Adina, du hast dich in deiner Masterarbeit mit der Frage beschäftigt, wie nach 1945 mit dem Siegesdenkmal umgegangen wurde. Wie bist du dafür vorgegangen?
Ich habe sehr viel über das Siegesdenkmal gelesen und mir war dabei wichtig, dass ich sowohl Texte von deutschen als auch von italienischen Autoren lese. Die Berichterstattung zum Denkmal war in den ganzen Jahren in der deutschen und italienischen Presse völlig unterschiedlich. Daran kann man bereits erkennen: Je nachdem wer das Denkmal betrachtet, sieht eine andere Seite.

Adina Guarnieri

Wie hat denn die italienischsprachige Bevölkerung das Siegesdenkmal nach 1945 gesehen?
Für die italienischen Südtiroler war das Siegesdenkmal hauptsächlich ein Denkmal, das sie an ihren Start in dieser Region erinnert. Es ist für sie ein elementarer Teil ihrer Biografie, den sie nicht verlieren möchten. Gleichzeitig war es für sie schwer, sich in die deutsche Sprachgruppe hineinzuversetzen, die dieses Denkmal, also einen Teil ihrer Geschichte, weghaben wollte.

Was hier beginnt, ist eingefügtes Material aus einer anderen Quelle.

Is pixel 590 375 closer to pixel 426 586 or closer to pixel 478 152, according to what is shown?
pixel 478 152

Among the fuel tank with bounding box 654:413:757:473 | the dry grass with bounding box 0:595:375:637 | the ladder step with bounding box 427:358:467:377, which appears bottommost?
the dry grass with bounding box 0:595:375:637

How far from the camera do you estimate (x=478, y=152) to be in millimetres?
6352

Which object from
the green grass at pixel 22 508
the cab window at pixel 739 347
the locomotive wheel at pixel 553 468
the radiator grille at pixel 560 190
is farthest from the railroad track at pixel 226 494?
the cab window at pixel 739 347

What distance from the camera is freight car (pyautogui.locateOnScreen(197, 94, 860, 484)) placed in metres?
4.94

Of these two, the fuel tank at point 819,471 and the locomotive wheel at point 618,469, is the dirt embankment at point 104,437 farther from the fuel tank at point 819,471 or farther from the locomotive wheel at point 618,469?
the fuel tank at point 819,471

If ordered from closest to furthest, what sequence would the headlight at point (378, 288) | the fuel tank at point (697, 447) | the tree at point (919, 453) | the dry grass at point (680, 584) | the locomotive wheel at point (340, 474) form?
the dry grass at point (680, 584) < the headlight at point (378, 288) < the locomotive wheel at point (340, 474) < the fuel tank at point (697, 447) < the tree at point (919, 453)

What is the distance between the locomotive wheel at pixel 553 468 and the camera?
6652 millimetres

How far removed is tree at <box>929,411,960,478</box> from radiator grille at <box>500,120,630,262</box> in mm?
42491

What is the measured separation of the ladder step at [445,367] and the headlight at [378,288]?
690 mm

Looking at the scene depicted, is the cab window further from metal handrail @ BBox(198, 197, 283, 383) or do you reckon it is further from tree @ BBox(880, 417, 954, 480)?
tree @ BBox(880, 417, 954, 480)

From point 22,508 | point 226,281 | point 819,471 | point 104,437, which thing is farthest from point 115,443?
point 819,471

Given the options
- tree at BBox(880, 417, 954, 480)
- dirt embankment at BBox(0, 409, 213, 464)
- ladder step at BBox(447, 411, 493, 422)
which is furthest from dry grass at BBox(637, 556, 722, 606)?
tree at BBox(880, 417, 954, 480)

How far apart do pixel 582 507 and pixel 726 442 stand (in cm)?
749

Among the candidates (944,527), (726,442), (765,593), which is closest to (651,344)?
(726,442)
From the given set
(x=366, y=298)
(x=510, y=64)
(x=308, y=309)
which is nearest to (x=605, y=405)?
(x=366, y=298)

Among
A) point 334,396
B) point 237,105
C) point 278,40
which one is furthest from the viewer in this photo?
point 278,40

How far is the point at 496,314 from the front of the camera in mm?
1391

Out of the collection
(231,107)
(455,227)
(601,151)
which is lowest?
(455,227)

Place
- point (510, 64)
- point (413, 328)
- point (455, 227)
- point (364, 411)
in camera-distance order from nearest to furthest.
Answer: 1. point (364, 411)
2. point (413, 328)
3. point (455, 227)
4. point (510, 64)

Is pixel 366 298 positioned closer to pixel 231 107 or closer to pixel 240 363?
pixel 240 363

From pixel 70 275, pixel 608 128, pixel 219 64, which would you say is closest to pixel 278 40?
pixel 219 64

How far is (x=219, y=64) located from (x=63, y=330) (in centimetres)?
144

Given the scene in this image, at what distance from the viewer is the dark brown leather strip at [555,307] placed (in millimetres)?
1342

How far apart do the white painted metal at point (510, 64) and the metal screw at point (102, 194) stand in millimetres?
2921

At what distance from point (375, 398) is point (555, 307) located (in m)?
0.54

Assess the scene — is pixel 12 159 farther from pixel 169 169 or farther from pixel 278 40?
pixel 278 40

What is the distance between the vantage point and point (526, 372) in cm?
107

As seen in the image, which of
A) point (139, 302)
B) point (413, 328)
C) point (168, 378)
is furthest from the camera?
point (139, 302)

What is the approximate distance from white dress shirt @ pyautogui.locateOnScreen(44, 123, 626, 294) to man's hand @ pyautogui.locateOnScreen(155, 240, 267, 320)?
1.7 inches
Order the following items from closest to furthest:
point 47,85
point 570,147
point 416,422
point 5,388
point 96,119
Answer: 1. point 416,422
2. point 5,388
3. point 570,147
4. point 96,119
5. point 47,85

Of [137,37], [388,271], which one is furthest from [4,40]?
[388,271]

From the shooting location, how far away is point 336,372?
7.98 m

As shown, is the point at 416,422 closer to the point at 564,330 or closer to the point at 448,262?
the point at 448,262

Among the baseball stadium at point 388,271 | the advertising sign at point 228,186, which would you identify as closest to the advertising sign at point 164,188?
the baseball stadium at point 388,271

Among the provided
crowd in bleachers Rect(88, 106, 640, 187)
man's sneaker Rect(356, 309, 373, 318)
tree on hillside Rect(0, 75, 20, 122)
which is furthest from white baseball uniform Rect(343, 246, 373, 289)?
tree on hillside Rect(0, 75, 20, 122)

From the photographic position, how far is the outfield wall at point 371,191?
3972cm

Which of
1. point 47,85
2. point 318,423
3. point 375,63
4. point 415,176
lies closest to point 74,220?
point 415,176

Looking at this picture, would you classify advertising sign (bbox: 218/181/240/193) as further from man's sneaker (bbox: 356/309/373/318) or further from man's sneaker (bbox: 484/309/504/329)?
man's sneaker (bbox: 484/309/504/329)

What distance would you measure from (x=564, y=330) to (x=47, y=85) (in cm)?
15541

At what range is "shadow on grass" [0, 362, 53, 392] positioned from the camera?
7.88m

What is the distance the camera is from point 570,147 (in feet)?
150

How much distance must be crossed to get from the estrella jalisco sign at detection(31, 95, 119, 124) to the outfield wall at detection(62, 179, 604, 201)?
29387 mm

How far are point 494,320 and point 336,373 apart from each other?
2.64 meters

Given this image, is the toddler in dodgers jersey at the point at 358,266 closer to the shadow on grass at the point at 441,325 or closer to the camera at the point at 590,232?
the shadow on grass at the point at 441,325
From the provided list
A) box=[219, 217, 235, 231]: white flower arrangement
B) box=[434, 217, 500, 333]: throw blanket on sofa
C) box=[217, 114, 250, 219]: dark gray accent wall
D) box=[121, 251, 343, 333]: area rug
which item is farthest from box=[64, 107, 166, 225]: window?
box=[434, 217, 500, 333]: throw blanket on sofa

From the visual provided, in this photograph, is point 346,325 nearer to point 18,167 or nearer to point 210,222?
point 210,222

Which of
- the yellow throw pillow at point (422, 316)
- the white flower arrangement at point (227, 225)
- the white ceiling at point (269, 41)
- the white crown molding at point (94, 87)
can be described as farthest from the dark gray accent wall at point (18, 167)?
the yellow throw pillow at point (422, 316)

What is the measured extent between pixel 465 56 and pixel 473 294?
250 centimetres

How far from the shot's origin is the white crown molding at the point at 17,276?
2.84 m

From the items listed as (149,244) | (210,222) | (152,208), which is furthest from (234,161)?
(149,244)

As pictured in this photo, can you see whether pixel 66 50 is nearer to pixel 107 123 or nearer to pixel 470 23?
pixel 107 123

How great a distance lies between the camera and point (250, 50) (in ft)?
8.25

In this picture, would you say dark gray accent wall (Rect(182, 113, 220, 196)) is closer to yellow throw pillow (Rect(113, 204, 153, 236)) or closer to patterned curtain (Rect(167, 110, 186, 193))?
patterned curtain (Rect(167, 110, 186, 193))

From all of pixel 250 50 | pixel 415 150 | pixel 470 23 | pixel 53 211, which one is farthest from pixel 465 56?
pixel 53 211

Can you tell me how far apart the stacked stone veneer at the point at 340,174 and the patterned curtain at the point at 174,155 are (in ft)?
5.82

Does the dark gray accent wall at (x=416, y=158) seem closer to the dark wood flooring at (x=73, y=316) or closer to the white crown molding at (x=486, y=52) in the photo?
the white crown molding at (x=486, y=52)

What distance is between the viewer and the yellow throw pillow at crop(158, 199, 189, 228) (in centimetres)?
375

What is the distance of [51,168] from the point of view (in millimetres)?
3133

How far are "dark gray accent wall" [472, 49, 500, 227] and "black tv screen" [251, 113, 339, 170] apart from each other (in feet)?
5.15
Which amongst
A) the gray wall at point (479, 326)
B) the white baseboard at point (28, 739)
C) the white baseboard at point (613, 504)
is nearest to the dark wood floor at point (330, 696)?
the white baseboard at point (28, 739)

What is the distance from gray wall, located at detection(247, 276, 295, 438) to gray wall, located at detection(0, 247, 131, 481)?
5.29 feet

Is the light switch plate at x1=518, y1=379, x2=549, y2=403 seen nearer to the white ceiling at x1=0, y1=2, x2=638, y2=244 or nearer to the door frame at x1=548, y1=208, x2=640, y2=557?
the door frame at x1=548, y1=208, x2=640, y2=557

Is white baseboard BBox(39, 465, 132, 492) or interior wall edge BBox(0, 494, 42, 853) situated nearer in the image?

Ist das heute immer noch so?
Was mich bei der Bearbeitung des Themas sehr erstaunt hat, war, dass viele das Denkmal gar nicht mehr wahrnehmen. Und noch mehr hat mich erstaunt, dass die italienischen Rechten fast noch schlimmer sind als die deutschen, was das Denkmal angeht: Ich habe für die Analyse unter anderem das Gästebuch durchgearbeitet, und da waren die meisten negativen Kommentare von italienischsprachigen Besuchern. Sie beschweren sich beispielsweise darüber, dass der leuchtende Ring eine Beleidigung für das Denkmal darstelle – und dass im Museum ein völlig falsches Bild von der Geschichte vermittelt werde. Aber man muss dazusagen, dass diese Sichtweise eher die Ausnahme ist. Die meisten finden das Dokumentationszentrum sehr gut, weil es das Denkmal in einen neutraleren Rahmen setzt.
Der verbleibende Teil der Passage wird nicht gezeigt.